> [Consignes]
**A.** Dans l'extrait sur le vote des seniors, quelle proportion des électeurs de plus de 70 ans a choisi Nicolas Sarkozy ?
**B.** Poursuivez l'extrait sur le vote des seniors à partir de sa dernière phrase.

──────── Extrait du document

Chez Betapolitique, Thomas Milou s'intérroge sur la signification du vote des "seniors" dans l'élection présidentielle:
Si leur vote ne s’était pas distingué de celui du reste de la population, Ségolène Royal aurait emporté l’élection avec 52% des voix. Au sein de cette classe d’âge, les quelque 7 millions d’électeurs de plus de 70 ans ont joué un rôle considérable dans l’issue du scrutin puisque 68% d’entre eux ont choisi Nicolas Sarkozy.
Il y a là un paradoxe pour le moins étonnant si l’on songe que Sarkozy a axé une bonne partie de sa campagne présidentielle sur le changement, la jeunesse et le dynamisme. Paradoxe aussi lorsque l’on songe que l’un des thèmes favoris de sa campagne était celui des heures supplémentaires et de la « revalorisation du travail » et que ce sont finalement… les retraités qui ont adhéré à ce projet !
Sans du tout remettre en cause ce très bon article, je vois une autre leçon dans ce paradoxe qui n'en est pas un.
Le vote des seniors n'est un paradoxe que si on suppose que les électeurs votent toujours selon leurs propres intérêts. Quoi, nos vieux ont voté Sarkozy par altruisme ? Pour nous sauver de nos erreurs de jugement ? Non : les électeurs ne sont pas altruistes non plus. Simplement, vieux et jeunes, ils ne sont pas capables de juger de leur propre intérêt, et encore moins de calculer l'effet de tel ou tel programme sur leurs intérêts.

────────────────
──────── Données fournies

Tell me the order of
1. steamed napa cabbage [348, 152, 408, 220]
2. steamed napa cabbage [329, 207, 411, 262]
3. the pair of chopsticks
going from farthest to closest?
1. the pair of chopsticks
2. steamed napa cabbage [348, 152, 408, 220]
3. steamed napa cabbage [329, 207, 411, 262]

────────────────

> [Réponses par consigne]
**A.** 68 % d'entre eux ont choisi Nicolas Sarkozy.

**B.**
On sait bien, tous, pour l'avoir expérimenté dans nos entourages. Les choix des électeurs sont très rarement fondés sur des informations ou des analyses concrètes, mais sur des impressions qui riment plus ou moins avec ce que l'électeur en question trouve qui ne va pas dans la société, ou qui lui fait peur, etc. Et c'est là presque le meilleur des cas. Encore plus souvent, dans mon expérience en tout cas, le choix est presqu'exclusivement affectif. C'est là où le machisme fait son entrée discrète sur la scène. Pas un machisme rationnel, mais ce machisme qui fait qu'on dit : "Ségolène Royal, je ne la supporte pas".
(Thomas Milou souligne, d'ailleurs, est c'est très intéressant, que c'est chez les seniors, et surtout les "seniores", que l'idée même d'une femme présidente a rencontré le plus de résistance.)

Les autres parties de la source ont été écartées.